*** Opening of EXERCISE MATERIAL ***

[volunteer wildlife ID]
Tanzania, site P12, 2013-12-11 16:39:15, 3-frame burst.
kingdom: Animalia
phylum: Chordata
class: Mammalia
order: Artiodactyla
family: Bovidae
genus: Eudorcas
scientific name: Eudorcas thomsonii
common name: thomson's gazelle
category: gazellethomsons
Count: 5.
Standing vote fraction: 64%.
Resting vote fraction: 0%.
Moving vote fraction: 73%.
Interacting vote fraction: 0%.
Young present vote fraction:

*** Close of EXERCISE MATERIAL ***

TASK DETAILS:
Your answer must consist only of the lines from the one containing "scientific name: Eudorcas thomsonii" through the last line of the data above, both included, exactly as written.

ANSWER BOX:
scientific name: Eudorcas thomsonii
common name: thomson's gazelle
category: gazellethomsons
Count: 5.
Standing vote fraction: 64%.
Resting vote fraction: 0%.
Moving vote fraction: 73%.
Interacting vote fraction: 0%.
Young present vote fraction:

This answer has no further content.